Haven't got a picture for this far. 

Will post more up when its done and tank is set up 

Also I put the foam onto a cheap wooden backing board (ply) for strength.

This cost me about $26 all up as I already had the paint and ply.
What do you think?


----------



## Mighty_Moose (Feb 17, 2011)

Looks nice! I wonder how this would look in the enclosure.


----------



## shell477 (Feb 17, 2011)

well i have some nice green and red/brown shrubbery to put up against it and i think it looks nice. tank is still being built so wont have a pic for a few weeks


----------



## hornet (Feb 17, 2011)

thats looks surprisingly realistic, good job


----------



## KingSirloin (Feb 17, 2011)

Wow, nice job, and cheap too! 

Would also look good on the outside of an enclosure for something different.

Do the tiles have a sticky backing or what did you use to stick them to the foam?


----------



## hornet (Feb 17, 2011)

KingSirloin said:


> Wow, nice job, and cheap too!
> 
> Would also look good on the outside of an enclosure for something different.


 
could make small panels to cover the sides of the enclosure and stand and the front of the stand


----------



## J-A-X (Feb 17, 2011)

Good job, It will be good to see it in the tank, with all the trimmings.
Its amazing walking around bunnings, there seems to be so many things that can be used in an enclosure if you put your thinking hat on.
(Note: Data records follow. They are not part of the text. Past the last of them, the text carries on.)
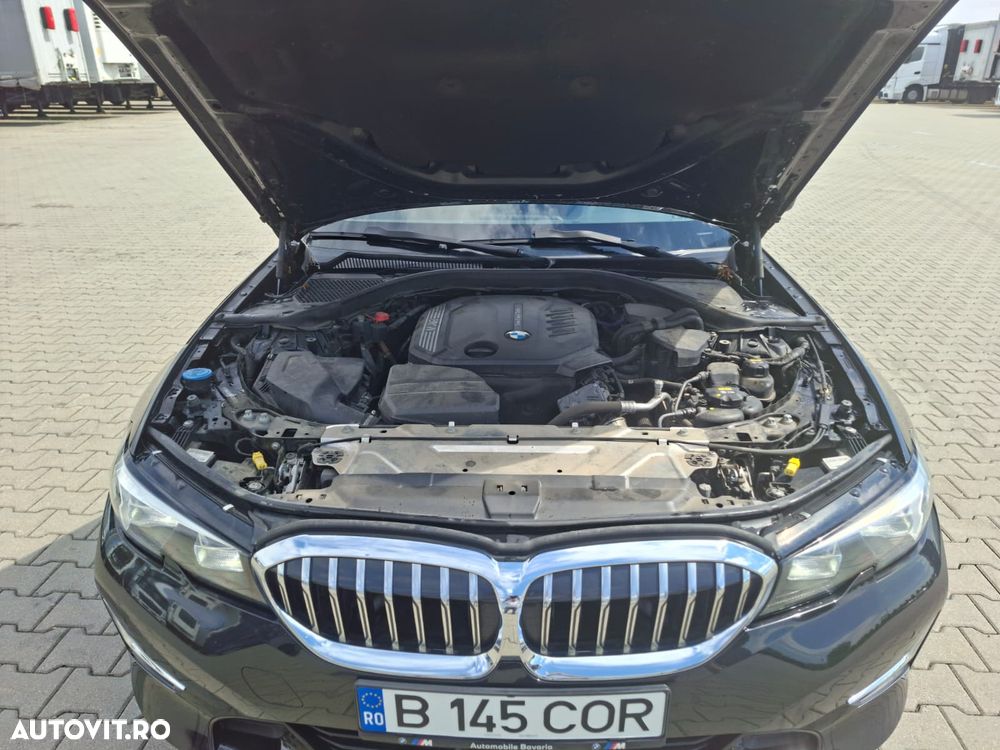 BMW Seria 3 320d xDrive AT - 7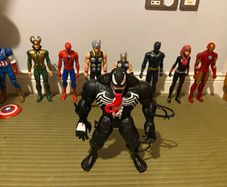 Large Marvel Figures Lot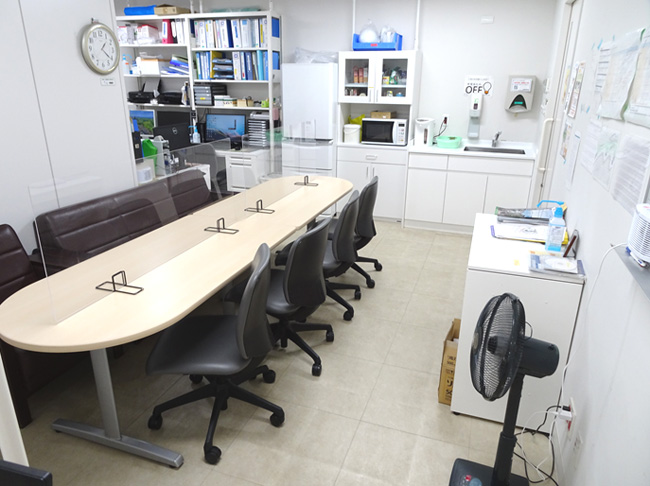 臨床工学室 事務所・休憩室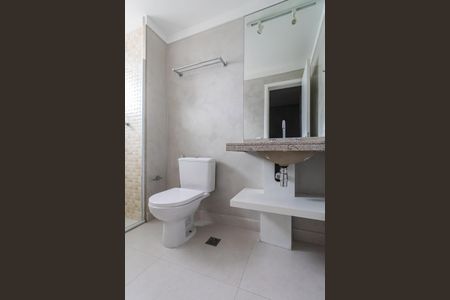 Apartamento à venda com 150m², 3 quartos e 3 vagas Apartamento à venda com 150m², 3 quartos e 3 vagasBanheiro da Suíte 2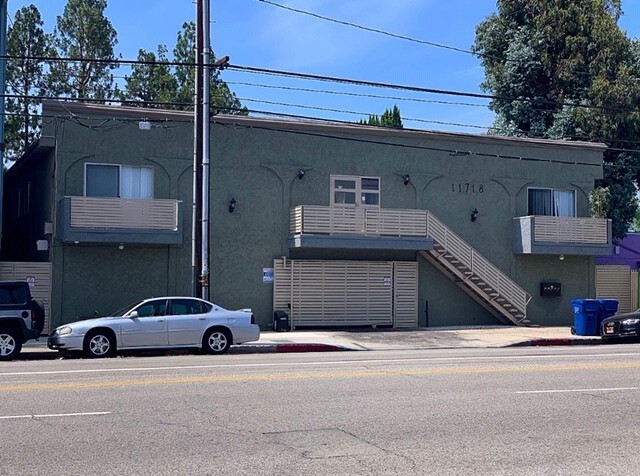 Primary Photo - 11718 Moorpark St
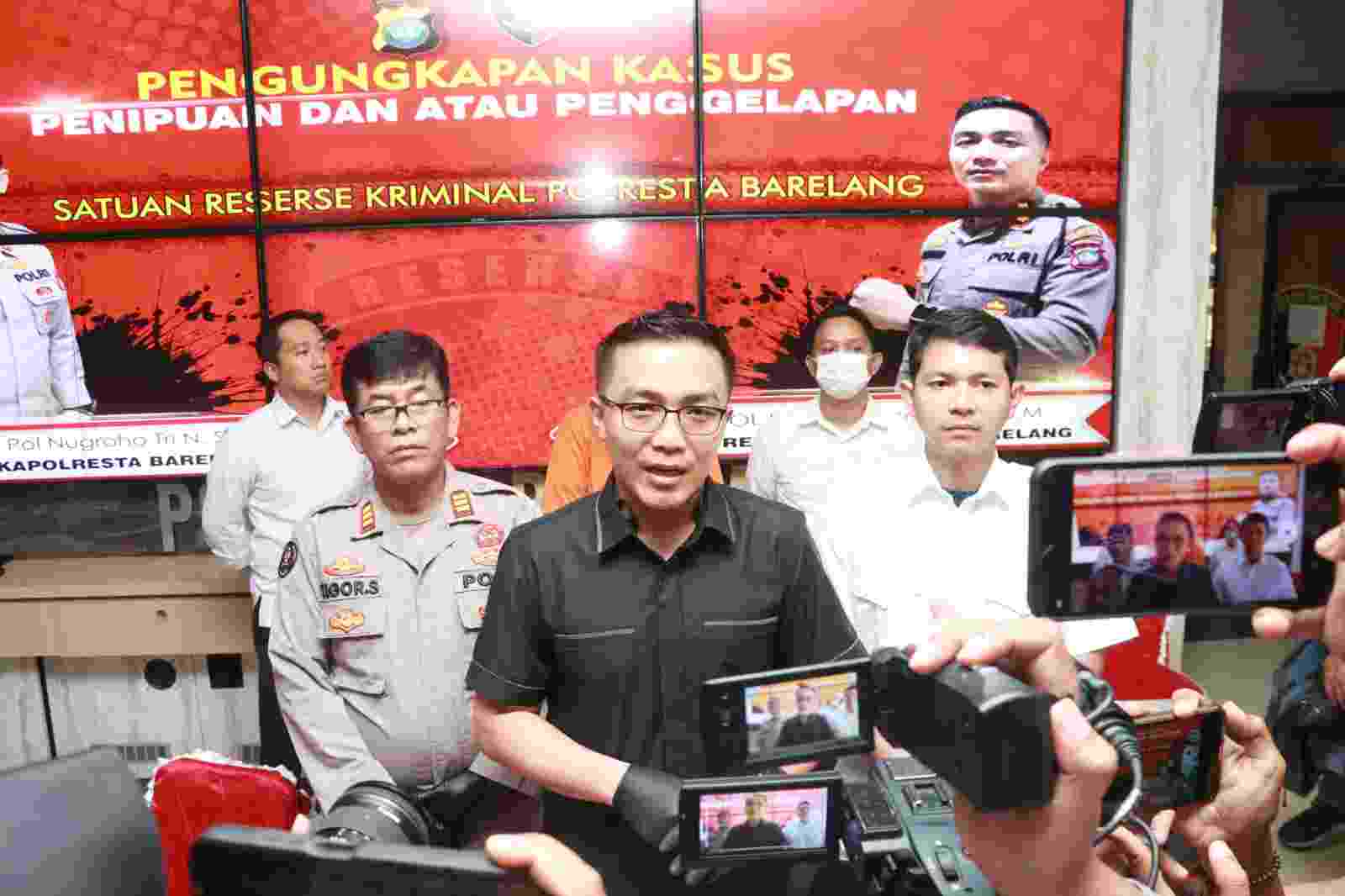 Kasat Reskrim Barelang Gelar Konferensi Pers, Penipuan dan Penggelapan Modus Calo Tenaga Kerja Kasat Reskrim Barelang Gelar Konferensi Pers, Penipuan dan Penggelapan Modus Calo Tenaga Kerja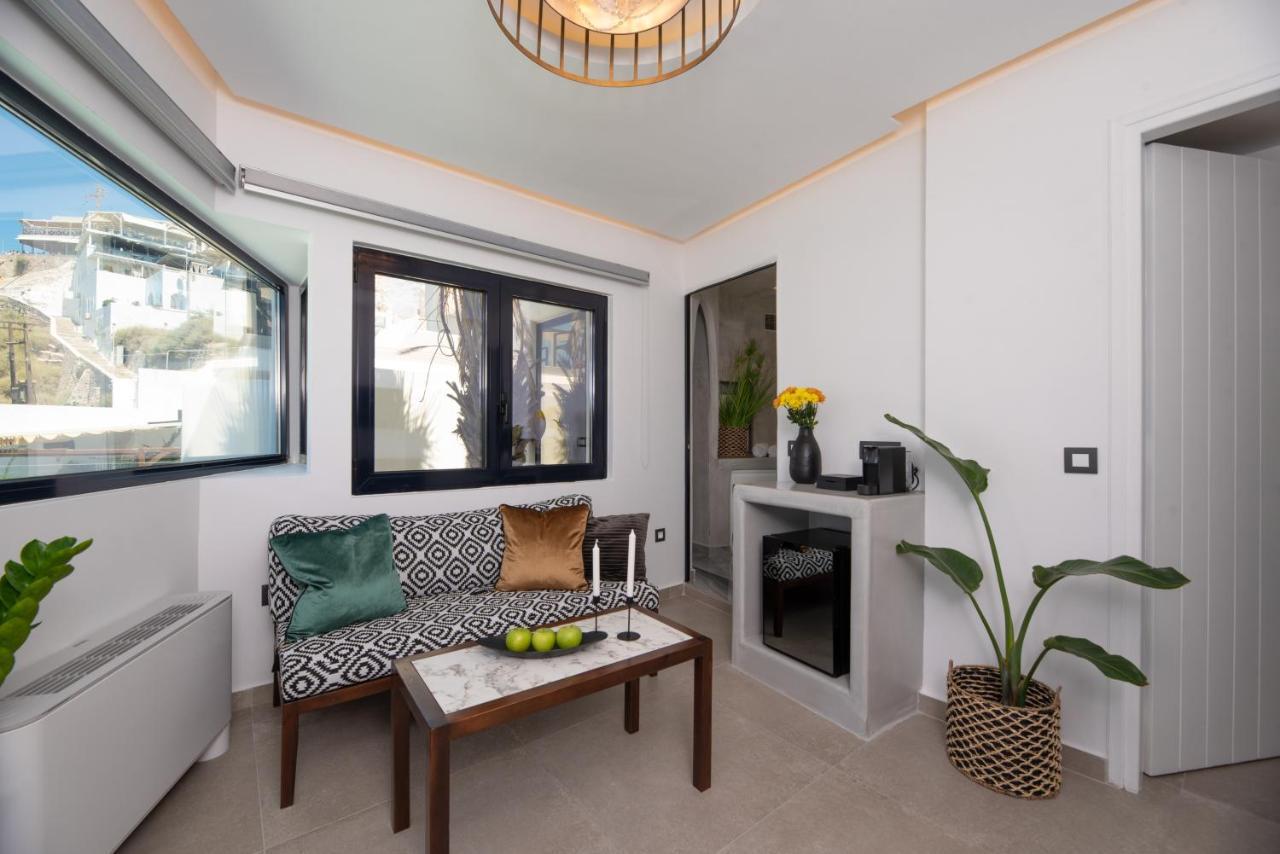 Daydream Luxury Suites Фира Екстериор снимка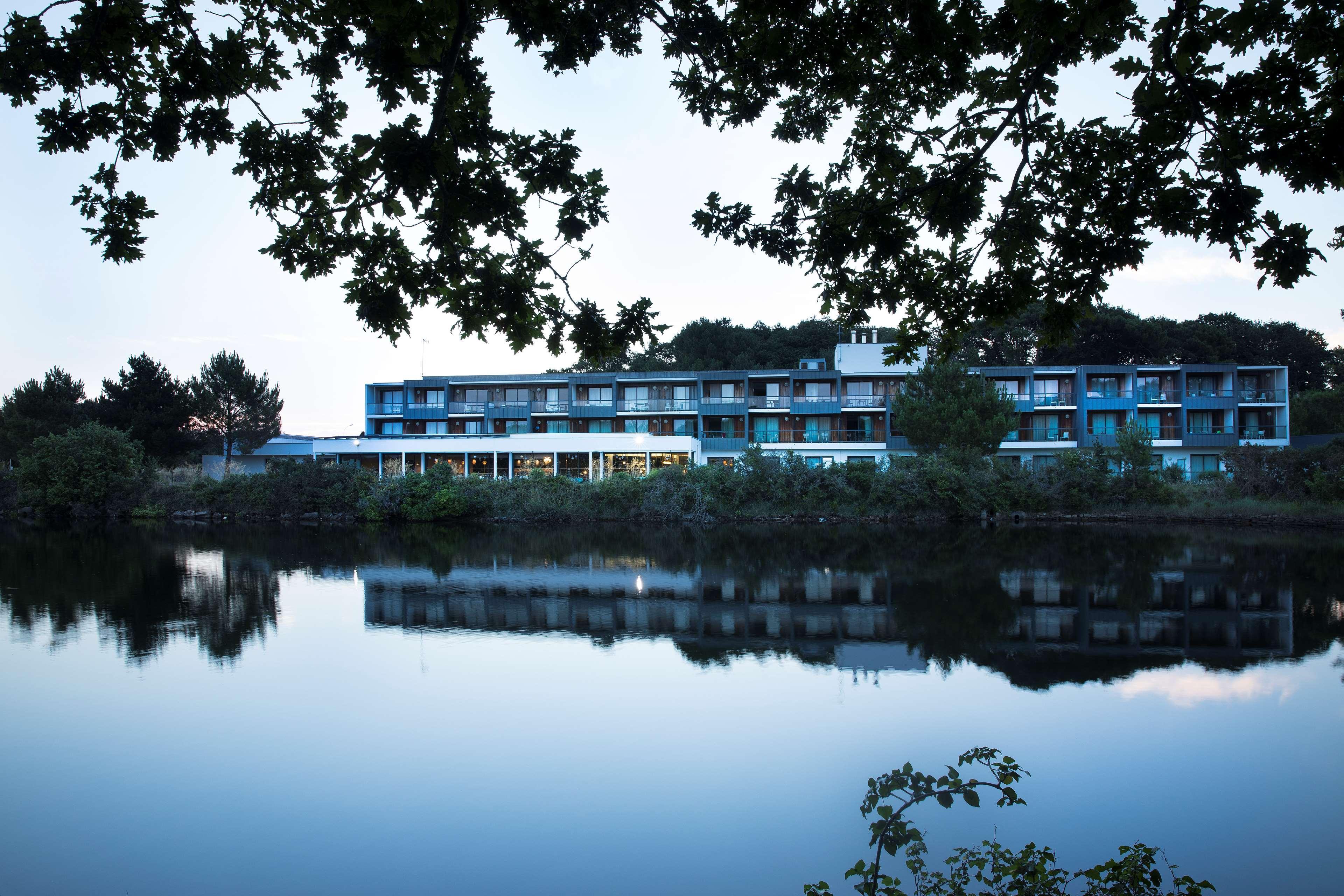 Best Western Plus Hotel Les Rives Du Ter Лармор-Плаж Екстер'єр фото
Pssstt ...KingSirloin..... these have the sticky backing cos you can see the paper in the first pic :lol:


----------



## shell477 (Feb 18, 2011)

you are right jaxrtfm, they are peel and stick. which just made the job THAT much easier


----------



## Jimbobulan (Feb 18, 2011)

Sweeeeet!


----------



## shell477 (Feb 18, 2011)

Here are some pics of after I did the 'mortar'. Needs a second coat though.


----------



## Absolutely_Mad (Feb 19, 2011)

nice, what will you be using it for?


----------



## shell477 (Feb 19, 2011)

enclosure for my mareeba coastal


----------



## AUSHERP (Feb 21, 2011)

cool, post some pics of it in use!!!


----------



## dragon170 (Feb 21, 2011)

Looks good Shelly, great idea


----------



## shell477 (Mar 30, 2011)

Hey everyone

Here is the final update on how the wall looks in the enclosure. 
Might I add that my amazing hubby made the whole enclosure from scratch too!

What do you think? 

Shell


----------



## marcmarc (Mar 30, 2011)

I like the different compartments on the floor, very unique tank!


----------



## shell477 (Mar 30, 2011)

thanks  the far right one will have his water bowl in it, its water proof in the bottom coz he likes to make a mess


----------



## MathewB (Mar 30, 2011)

Wow very very nice enclosure, I wish I had the time/money to do something like this


----------



## Tassie97 (Mar 30, 2011)

i like 

what is the substrate? rocks?


----------



## Just_Plain_Nuts (Mar 30, 2011)

great enclosure Shell, i'm impressed. Interesting using the pebbles as a substrate, let us know how it goes long term


----------



## shell477 (Mar 30, 2011)

yeah tassie they are sandstone pebbles. thanks for your nice comments everyone 

oh and i will be putting a branch across it too just hard to find the perfect one!


----------



## Tassie97 (Mar 30, 2011)

cool  looks great


----------



## thals (Mar 30, 2011)

That looks awesome, very well done! I have used those same stick on tiles before from Bunnings but being even lazier I just stuck em on directly :lol: Looks amazing and a very affordable alternative!


----------



## LippyM (Mar 31, 2011)

Looks great, well done! 

I also use those tiles but just on the floor. This one in a snake enclosure ended up being covered in Kritter's Crumble but they're working well down the food & water end of my lizard tanks. I used to use astro turf but the tiles haven't budged in over a year. Much easier to clean as well!

Will definitely give a go like what you've done!


----------